Defining “Trauma”, Part 3: Covert Trauma and Revisiting Our Narratives
As a therapist in NYC, patients are motivated to come into treatment with me for all sorts of reasons. For some, it is an external issue such as struggles in their relationships, their careers, or their finances. For others, it’s more of an internal problem with their feeling state. Perhaps they feel depressed, unmotivated, or have had a spike in panic or anxiety that they cannot contain on their own. Regardless of what the “presenting problem” is, it is my job as a therapist to do my due diligence and get to the root of the problem.
Welcoming the Unknown
It’s important to not limit the scope of what my patient and I explore to the “presenting problem” because we don’t want to miss anything. It is our job to allow our work to unfold organically and to try and tolerate the reality that, especially in the beginning of treatment, we don’t yet know what we are looking for.
Throughout treatment, it is inevitable that my patient and I will discover new things with each other, which includes seeing old experiences in a new light. For some, we will discover that past incidents have been more impactful and sometimes even more traumatic than previously realized, falling under the category of a “covert trauma”.
What is Covert Trauma?
Some experiences that people label as a “traumatic” are very black and white and “overt”, such as physical or sexual abuse. There are other traumas that are more subtle, contextual, or subjective, which I have come to refer to as “covert traumas”. Covert traumas are usually not so obvious at first glance but my patient and I come to discover that it is an incident that has had a big impact.
One example of this is in regards to children who have been exposed to sexual content (i.e. porn) in their environments growing up or who were even oversexualized themselves. Humans are sexual beings from birth and you can see even babies and toddlers exploring their bodies and finding pleasure in themselves. The role of parents and caregivers is to find a way to teach children about even “adult” topics in an age appropriate way and to give context and guidance in a non-shaming way.
For example, a toddler should be taught what private parts are and, without reprimand, that they can explore their private parts in private. This gives a child so many important messages, including it gives the child the beginning of healthy framework of their sexuality and a container for their feelings so they feel safe and secure. However, when a child is exposed to sexuality in a way that is uncontained and without guidance, it can create tremendous anxiety and confusion in the child.
A Single Memory Is the Tip of the Iceburg
I have known some adults who were not sexually abused in the concrete sense of someone touching them inappropriately but who have some similar symptoms of sexual abuse survivors. This can be because of something overtly sexual and underprotected happening in their environment growing up. Additionally, with a child growing up in an environment where there is something out of control happening, it begs the question of, what else is happening that the child is not being given guidance or boundaries around? For every story, memory, or anecdote that I look at with a patient in our treatment, I am aware that we are looking at just one moment among millions of moments that make up a childhood. It is a snapshot that is likely indicative of similar things happening more broadly in the environment.
Understanding Other Alternatives to “Normal”

> **Problem**: State whether each of these statements agrees with the text on covert trauma, answering yes or no and quoting the words from that text that decide it. 1. The author calls traumas that are more subtle, contextual, or subjective "covert traumas." 2. A toddler should be scolded for exploring their private parts. 3. The author keeps the scope of exploration limited to the patient's presenting problem.

> **Supplied information**:
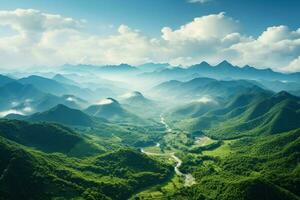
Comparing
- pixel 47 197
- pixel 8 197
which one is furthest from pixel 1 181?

> **Solved exercise**:
1. Yes: "There are other traumas that are more subtle, contextual, or subjective, which I have come to refer to as “covert traumas”."
2. No: "a toddler should be taught what private parts are and, without reprimand, that they can explore their private parts in private."
3. No: "It’s important to not limit the scope of what my patient and I explore to the “presenting problem” because we don’t want to miss anything."